*** Opening of DATA UNDER STUDY ***

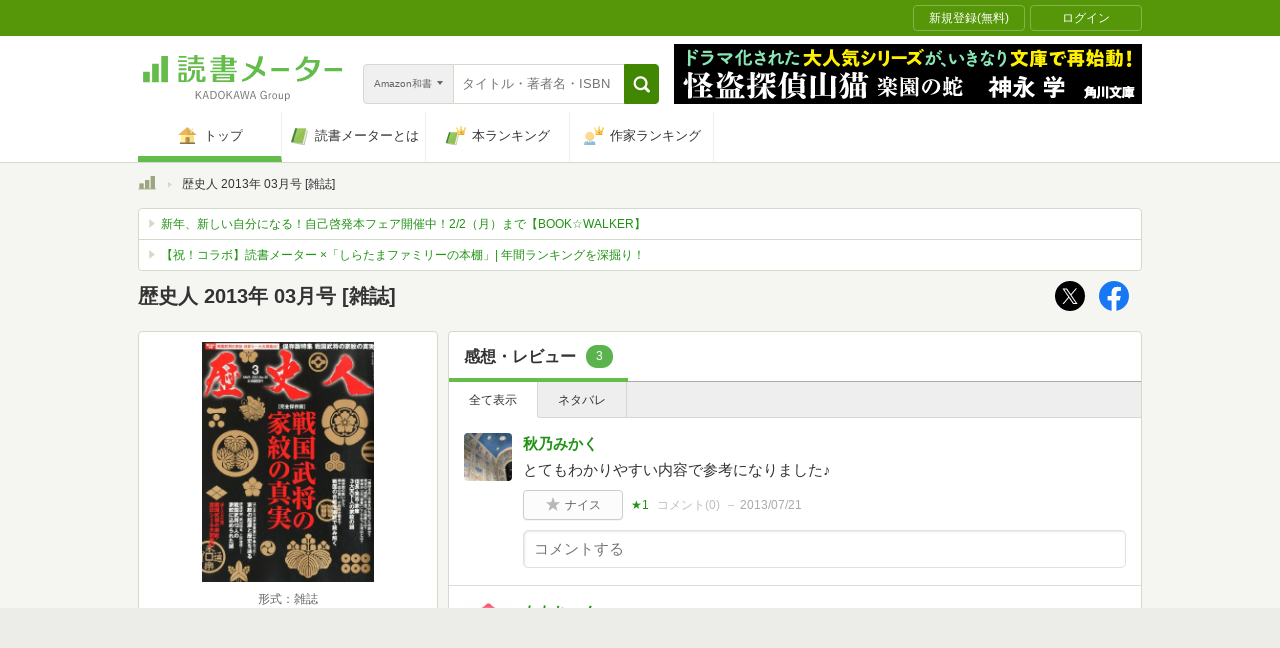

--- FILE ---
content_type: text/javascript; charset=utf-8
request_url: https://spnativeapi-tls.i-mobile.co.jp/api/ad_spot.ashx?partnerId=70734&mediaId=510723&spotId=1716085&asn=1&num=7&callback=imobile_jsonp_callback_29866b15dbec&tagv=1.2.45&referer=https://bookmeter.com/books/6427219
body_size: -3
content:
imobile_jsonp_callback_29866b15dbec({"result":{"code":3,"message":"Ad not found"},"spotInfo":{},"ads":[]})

*** Close of DATA UNDER STUDY ***
*** Opening of DATA UNDER STUDY ***

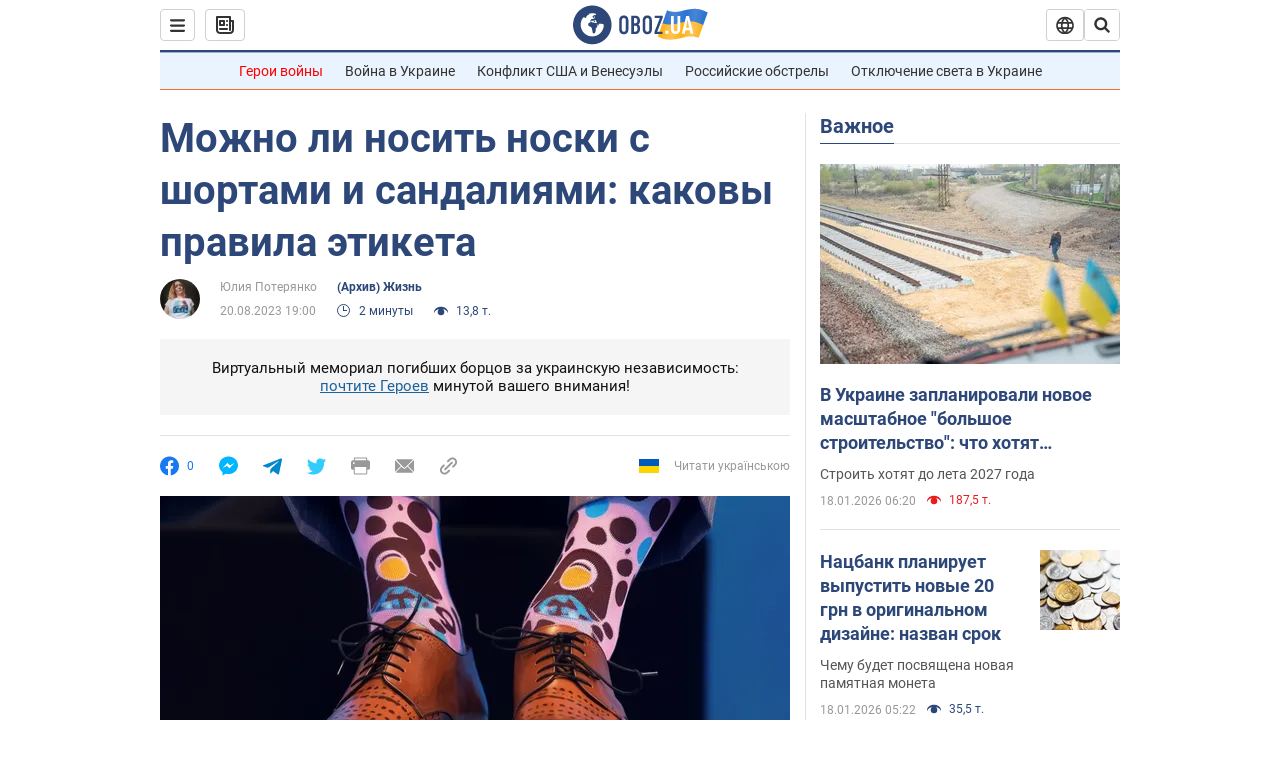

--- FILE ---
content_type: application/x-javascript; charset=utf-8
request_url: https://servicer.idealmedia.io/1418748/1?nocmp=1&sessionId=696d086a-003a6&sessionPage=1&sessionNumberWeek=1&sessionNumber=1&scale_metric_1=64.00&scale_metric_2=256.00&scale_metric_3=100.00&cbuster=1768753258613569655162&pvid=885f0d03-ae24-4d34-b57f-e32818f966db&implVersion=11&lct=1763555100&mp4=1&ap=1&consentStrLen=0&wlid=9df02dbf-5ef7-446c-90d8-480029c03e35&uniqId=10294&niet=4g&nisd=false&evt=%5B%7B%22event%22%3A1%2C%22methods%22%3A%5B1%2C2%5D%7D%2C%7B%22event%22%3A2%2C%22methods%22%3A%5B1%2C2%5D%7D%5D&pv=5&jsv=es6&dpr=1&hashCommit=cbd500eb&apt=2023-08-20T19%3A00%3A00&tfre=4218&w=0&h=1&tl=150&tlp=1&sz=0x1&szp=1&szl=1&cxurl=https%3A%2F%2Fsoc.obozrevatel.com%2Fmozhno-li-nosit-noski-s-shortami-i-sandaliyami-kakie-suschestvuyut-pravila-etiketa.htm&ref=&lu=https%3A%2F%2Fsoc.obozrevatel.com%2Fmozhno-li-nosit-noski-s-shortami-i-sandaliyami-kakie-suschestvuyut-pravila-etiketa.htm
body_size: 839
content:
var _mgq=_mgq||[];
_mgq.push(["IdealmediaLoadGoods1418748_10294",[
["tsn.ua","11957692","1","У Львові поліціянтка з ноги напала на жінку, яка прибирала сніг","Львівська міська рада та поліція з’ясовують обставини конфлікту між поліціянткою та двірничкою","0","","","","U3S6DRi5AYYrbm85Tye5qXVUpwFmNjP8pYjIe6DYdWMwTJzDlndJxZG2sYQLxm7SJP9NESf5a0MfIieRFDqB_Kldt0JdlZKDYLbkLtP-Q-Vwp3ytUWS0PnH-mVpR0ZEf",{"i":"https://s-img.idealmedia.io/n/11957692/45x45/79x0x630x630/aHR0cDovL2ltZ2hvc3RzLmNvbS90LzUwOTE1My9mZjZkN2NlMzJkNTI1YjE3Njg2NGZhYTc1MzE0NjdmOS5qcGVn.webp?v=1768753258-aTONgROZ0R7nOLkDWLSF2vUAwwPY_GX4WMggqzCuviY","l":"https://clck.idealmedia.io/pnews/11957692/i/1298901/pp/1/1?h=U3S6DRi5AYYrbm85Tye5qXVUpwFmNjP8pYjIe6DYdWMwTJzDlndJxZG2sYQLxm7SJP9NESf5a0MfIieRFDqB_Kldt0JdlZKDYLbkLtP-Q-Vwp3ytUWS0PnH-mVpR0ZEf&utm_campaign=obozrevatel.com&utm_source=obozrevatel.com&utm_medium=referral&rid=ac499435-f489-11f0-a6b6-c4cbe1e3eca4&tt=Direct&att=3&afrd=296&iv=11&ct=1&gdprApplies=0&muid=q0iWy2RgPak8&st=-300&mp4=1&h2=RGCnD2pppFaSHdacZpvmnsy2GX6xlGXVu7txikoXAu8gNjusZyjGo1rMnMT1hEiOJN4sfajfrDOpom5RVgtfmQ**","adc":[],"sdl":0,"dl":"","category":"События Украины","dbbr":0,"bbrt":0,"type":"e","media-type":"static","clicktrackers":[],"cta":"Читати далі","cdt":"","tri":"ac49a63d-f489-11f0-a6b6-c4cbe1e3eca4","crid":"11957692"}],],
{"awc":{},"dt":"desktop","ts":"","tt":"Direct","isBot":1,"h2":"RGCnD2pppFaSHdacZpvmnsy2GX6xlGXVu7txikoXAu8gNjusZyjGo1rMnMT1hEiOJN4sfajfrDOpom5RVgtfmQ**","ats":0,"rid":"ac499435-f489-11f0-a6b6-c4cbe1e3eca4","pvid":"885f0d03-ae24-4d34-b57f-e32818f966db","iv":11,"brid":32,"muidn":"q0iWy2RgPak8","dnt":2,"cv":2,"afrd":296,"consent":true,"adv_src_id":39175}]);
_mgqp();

*** Close of DATA UNDER STUDY ***

» **WHAT YOU ARE ASKED TO DO**:
In the entries above, locate every line with the word "charset" and copy it.

» **SOLUTION TO THIS TASK**:
content_type: text/javascript; charset=utf-8
content_type: application/x-javascript; charset=utf-8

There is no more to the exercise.